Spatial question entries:
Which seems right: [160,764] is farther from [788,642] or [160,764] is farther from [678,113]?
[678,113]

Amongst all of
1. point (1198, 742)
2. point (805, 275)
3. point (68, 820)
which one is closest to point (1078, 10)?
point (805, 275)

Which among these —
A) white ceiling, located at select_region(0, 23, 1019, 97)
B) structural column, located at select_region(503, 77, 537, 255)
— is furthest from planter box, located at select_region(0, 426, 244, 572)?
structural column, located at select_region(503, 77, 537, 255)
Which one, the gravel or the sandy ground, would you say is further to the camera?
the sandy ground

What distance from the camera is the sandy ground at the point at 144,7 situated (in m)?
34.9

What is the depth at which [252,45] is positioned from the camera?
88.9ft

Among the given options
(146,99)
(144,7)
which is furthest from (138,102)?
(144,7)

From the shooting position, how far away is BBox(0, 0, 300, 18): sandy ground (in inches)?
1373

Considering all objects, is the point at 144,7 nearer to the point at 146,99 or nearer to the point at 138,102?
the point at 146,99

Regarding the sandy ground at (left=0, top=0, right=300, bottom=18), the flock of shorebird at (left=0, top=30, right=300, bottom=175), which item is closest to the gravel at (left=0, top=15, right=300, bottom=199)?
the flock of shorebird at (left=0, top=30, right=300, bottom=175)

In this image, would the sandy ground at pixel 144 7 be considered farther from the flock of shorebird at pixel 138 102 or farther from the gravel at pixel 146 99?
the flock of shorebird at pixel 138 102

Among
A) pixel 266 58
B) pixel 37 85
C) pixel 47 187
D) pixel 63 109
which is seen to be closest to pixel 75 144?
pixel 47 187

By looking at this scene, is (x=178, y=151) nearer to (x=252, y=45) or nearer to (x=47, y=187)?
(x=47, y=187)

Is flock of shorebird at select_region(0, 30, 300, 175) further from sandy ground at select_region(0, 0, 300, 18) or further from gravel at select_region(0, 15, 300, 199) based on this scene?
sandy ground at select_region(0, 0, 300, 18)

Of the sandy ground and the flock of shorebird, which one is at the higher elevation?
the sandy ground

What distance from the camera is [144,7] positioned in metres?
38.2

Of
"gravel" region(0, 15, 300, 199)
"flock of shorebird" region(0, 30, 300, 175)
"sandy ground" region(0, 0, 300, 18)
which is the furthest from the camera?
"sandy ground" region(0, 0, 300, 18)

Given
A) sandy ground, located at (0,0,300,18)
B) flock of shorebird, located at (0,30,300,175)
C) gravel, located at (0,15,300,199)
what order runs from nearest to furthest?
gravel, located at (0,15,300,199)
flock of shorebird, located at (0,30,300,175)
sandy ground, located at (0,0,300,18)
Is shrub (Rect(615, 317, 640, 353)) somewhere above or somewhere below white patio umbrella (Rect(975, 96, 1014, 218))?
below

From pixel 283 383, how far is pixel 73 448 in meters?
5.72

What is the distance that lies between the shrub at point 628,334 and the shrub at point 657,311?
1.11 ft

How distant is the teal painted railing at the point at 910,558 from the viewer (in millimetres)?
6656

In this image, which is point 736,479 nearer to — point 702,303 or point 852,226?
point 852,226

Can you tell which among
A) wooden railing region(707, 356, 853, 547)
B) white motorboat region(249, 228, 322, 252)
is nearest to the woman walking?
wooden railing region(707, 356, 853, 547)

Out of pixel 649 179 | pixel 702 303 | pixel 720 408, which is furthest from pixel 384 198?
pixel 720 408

→ What the exercise asks:
Can you copy every one of the rows above word for word, keeping their order?

→ Full solution:
Which seems right: [160,764] is farther from [788,642] or [160,764] is farther from [678,113]?
[678,113]

Amongst all of
1. point (1198, 742)
2. point (805, 275)
3. point (68, 820)
which one is closest to point (1078, 10)?
point (805, 275)

Which among these —
A) white ceiling, located at select_region(0, 23, 1019, 97)
B) structural column, located at select_region(503, 77, 537, 255)
— is furthest from planter box, located at select_region(0, 426, 244, 572)?
structural column, located at select_region(503, 77, 537, 255)
Which one, the gravel or the sandy ground, would you say is further to the camera?
the sandy ground

What distance from the camera is the sandy ground at the point at 144,7 situated (in m)?
34.9

What is the depth at which [252,45] is positioned from the camera?
88.9ft

Among the given options
(146,99)
(144,7)
which is furthest from (138,102)?
(144,7)

From the shooting position, how far away is BBox(0, 0, 300, 18): sandy ground (in inches)?
1373

Considering all objects, is the point at 144,7 nearer to the point at 146,99 or nearer to the point at 138,102?
the point at 146,99

Regarding the sandy ground at (left=0, top=0, right=300, bottom=18), the flock of shorebird at (left=0, top=30, right=300, bottom=175), which item is closest to the gravel at (left=0, top=15, right=300, bottom=199)?
the flock of shorebird at (left=0, top=30, right=300, bottom=175)

In this image, would the sandy ground at pixel 144 7 be considered farther from the flock of shorebird at pixel 138 102 or farther from the gravel at pixel 146 99?
the flock of shorebird at pixel 138 102

Among
A) pixel 266 58
B) pixel 37 85
C) pixel 47 187
D) pixel 63 109
which is seen to be closest to pixel 75 144?
pixel 47 187

By looking at this scene, is (x=178, y=151) nearer to (x=252, y=45) or nearer to (x=47, y=187)?
(x=47, y=187)

Is flock of shorebird at select_region(0, 30, 300, 175) further from sandy ground at select_region(0, 0, 300, 18) or further from gravel at select_region(0, 15, 300, 199) based on this scene?
sandy ground at select_region(0, 0, 300, 18)

Of the sandy ground and the flock of shorebird, which one is at the higher elevation?
the sandy ground

What distance from the camera is [144,7] positioned in metres?
38.2

Of
"gravel" region(0, 15, 300, 199)
"flock of shorebird" region(0, 30, 300, 175)
"sandy ground" region(0, 0, 300, 18)
which is the furthest from the camera?
"sandy ground" region(0, 0, 300, 18)

Given
A) sandy ground, located at (0,0,300,18)
B) flock of shorebird, located at (0,30,300,175)
C) gravel, located at (0,15,300,199)
what order runs from nearest to furthest?
gravel, located at (0,15,300,199)
flock of shorebird, located at (0,30,300,175)
sandy ground, located at (0,0,300,18)
Is shrub (Rect(615, 317, 640, 353)) somewhere above or somewhere below white patio umbrella (Rect(975, 96, 1014, 218))?
below

From pixel 283 383, how far is pixel 73 448 in meters?
5.72

What is the distance that lies between the shrub at point 628,334 and the shrub at point 657,311?
1.11 ft

How distant is the teal painted railing at the point at 910,558 from the viewer (in millimetres)?
6656

In this image, which is point 736,479 nearer to — point 702,303 or point 852,226?
point 852,226

Can you tell which among
A) wooden railing region(707, 356, 853, 547)
B) white motorboat region(249, 228, 322, 252)
is nearest to the woman walking?
wooden railing region(707, 356, 853, 547)

Out of pixel 649 179 | pixel 702 303 | pixel 720 408, which is furthest from pixel 384 198?
pixel 720 408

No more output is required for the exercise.